*** Selected text ***
Date of Graduation


Document Type


Degree Type



School of Medicine


Microbiology, Immunology, and Cell Biology

Committee Chair

Wei-Shau Hu.


Retroviruses have a great capacity to evolve in order to over come selection pressures in the environment. Such evolutional power comes from the high mutation rate and the high viral titers that can ensue during an infection. Mutation generates variation in the viral genome. In addition, previous reports found that retroviruses recombine at a relatively high rate. These sources of variation can then be exploited by the population to ensure the presence of advantageous mutations, which become amplified during virus propagation. Because the adaptability is based on the evolutionary potential of the virus, it is essential to study the mechanisms employed in this process. Recombination can accelerate the generation of multidrug-resistant HIV-1 and therefore presents challenges to effective antiviral therapy. We determined that HIV-1 recombination rates with markers 1.0, 1.3, and 1.9 kb apart were 42.4, 50.4, and 47.4% in one round of viral replication. Because the predicted recombination rate of two unlinked markers is 50%, we conclude that markers 1 kb apart segregated in a manner similar to two unlinked markers in one round of retroviral replication. These recombination rates are exceedingly high even among retroviruses. To explore how efficiently HIV-1 can assort markers separated by short distances, we developed a flow-cytometry-based system to study recombination. Using this system, we determined that the recombination rates of markers separated by 588, 300, 288, and 103 bp in one round of viral replication are 56, 38, 31, and 12%, respectively, of the theoretical maximum measurable recombination rate. Statistical analyses revealed that at these intervals, recombination rates and marker distances have a near-linear relationship that is part of an overall quadratic fit. Additionally, we examined the effects of target cells and viral accessory proteins on recombination rate. The results indicated that infection of primary T-cells and the presence or absence of accessory proteins had no effect on recombination. These results illustrate the power of recombination in generating viral population variation and predict the rapid assortment of mutations in the HIV-1 genome in infected individuals.
*** End of Selected text ***
> [Brief]
Answer these questions from the text on HIV-1 recombination:
1. Who is listed as committee chair?
2. What recombination rate was found for markers 1.9 kb apart in one round of viral replication?
3. What effect did infecting primary T-cells have on recombination?
The records have no connection to the text on HIV-1 recombination.
*** Given information ***
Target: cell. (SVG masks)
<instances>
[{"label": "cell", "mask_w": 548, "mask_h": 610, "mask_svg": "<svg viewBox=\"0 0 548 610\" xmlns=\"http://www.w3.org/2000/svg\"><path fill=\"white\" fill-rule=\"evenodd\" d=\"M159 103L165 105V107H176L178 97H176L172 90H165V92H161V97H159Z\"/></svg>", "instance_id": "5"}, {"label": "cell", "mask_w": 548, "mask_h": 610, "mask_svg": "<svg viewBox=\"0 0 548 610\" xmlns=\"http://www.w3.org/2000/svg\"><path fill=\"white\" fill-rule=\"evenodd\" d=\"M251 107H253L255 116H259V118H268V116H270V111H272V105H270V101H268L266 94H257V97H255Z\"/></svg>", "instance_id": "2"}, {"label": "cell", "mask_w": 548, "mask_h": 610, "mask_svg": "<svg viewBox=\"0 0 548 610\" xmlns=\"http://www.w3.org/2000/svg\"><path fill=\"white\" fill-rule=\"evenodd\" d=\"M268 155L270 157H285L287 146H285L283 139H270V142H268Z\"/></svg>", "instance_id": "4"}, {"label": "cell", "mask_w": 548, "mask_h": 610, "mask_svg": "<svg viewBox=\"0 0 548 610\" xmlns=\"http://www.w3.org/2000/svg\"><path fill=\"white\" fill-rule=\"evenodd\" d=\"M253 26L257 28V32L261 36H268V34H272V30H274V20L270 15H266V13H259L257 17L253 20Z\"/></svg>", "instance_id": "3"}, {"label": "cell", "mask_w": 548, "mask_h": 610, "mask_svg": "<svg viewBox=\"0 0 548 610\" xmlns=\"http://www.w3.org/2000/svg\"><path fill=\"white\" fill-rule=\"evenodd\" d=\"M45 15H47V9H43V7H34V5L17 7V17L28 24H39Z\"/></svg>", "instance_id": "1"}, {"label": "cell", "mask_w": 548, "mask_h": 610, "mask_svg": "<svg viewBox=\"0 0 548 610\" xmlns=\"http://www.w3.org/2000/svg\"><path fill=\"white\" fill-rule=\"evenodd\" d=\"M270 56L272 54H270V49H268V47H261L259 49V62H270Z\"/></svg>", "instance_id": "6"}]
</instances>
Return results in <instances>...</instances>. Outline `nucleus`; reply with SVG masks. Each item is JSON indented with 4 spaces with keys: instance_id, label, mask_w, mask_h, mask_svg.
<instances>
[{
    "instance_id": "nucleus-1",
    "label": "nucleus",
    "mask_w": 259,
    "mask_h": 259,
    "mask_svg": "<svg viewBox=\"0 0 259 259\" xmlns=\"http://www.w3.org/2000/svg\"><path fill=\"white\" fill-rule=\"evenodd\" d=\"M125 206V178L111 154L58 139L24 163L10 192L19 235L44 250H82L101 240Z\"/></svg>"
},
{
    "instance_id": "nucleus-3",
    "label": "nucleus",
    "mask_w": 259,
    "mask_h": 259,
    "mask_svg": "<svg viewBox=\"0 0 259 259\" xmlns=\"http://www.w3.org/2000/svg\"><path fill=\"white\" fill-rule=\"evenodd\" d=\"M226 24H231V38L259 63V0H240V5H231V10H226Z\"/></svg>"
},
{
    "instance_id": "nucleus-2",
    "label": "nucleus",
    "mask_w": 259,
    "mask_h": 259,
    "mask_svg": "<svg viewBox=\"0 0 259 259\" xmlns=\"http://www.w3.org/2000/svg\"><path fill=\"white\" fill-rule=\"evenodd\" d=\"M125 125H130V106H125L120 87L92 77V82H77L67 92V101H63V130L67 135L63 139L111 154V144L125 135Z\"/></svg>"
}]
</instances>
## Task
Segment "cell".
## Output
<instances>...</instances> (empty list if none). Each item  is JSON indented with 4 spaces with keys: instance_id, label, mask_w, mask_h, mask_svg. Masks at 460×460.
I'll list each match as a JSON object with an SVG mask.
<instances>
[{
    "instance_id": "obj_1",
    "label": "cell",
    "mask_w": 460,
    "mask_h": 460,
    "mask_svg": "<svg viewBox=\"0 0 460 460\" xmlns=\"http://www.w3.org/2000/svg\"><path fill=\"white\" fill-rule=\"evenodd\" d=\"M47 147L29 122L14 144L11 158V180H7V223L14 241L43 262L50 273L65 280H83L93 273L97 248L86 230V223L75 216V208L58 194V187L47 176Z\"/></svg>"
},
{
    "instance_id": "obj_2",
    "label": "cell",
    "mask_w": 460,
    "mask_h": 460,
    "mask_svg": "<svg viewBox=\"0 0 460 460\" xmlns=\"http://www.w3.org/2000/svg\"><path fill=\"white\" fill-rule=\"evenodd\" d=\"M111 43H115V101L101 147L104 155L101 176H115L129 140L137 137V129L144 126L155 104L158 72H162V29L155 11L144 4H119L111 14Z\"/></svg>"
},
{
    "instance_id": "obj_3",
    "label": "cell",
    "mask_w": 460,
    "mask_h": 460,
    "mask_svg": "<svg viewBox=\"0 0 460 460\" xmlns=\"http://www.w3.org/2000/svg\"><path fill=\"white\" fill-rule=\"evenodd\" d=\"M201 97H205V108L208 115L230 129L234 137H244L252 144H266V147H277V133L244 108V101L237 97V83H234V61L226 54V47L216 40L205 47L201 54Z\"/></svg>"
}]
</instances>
*** End of Given information ***
> [Solution]
1. Wei-Shau Hu
2. 47.4%
3. No effect